**Try it**
Retype, word for word, only the lines from the one with "body_size: -701" through the last line of the data below.

Saved data entries
..............................

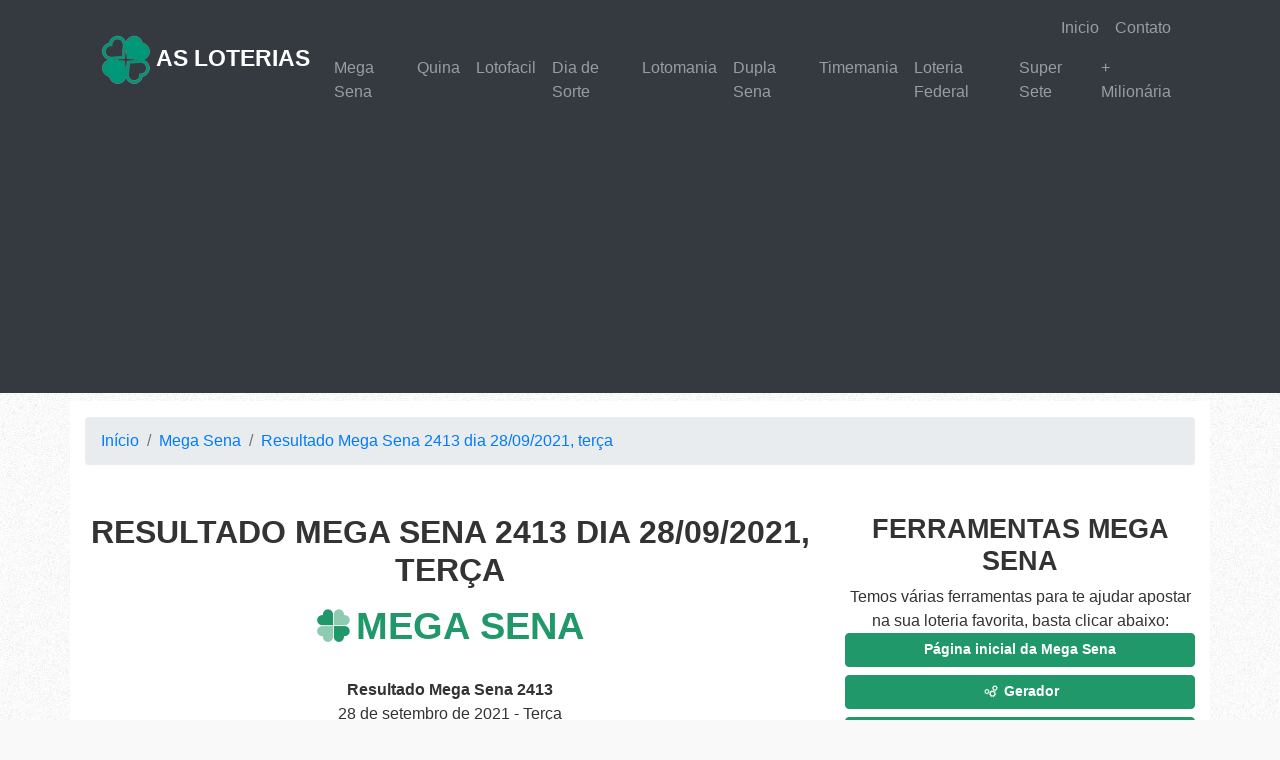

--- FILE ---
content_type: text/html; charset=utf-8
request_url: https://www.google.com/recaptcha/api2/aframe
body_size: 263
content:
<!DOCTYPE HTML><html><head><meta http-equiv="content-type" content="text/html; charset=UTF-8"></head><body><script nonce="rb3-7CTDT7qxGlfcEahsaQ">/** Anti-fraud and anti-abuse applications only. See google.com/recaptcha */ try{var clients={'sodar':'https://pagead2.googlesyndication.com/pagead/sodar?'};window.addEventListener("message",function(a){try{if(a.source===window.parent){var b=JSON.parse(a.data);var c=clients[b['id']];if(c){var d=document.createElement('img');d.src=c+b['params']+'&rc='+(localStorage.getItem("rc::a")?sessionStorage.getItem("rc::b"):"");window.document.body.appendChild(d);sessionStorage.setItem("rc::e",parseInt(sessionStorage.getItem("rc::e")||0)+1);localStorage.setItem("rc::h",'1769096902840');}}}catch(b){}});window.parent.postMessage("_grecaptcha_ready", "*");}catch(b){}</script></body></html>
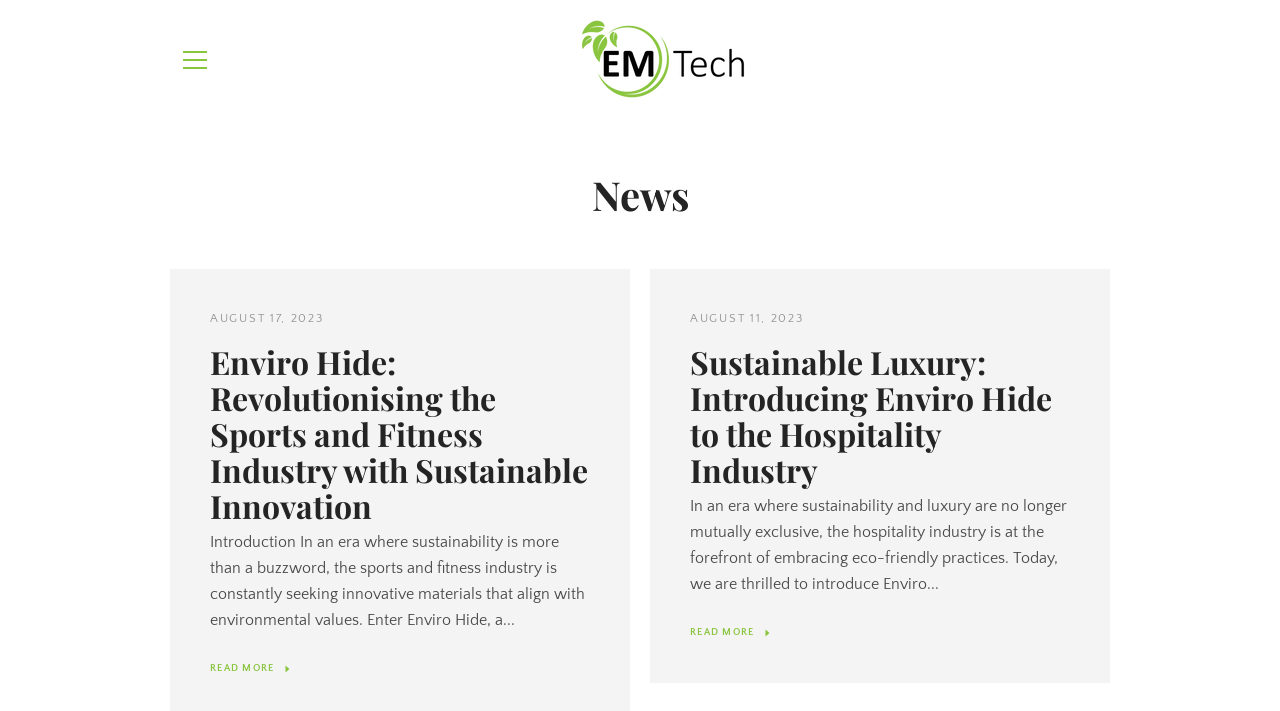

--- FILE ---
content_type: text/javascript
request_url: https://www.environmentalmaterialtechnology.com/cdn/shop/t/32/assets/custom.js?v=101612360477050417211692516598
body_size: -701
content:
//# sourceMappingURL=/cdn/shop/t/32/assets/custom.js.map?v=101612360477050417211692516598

..............................

**Task result**
body_size: -701
content:
//# sourceMappingURL=/cdn/shop/t/32/assets/custom.js.map?v=101612360477050417211692516598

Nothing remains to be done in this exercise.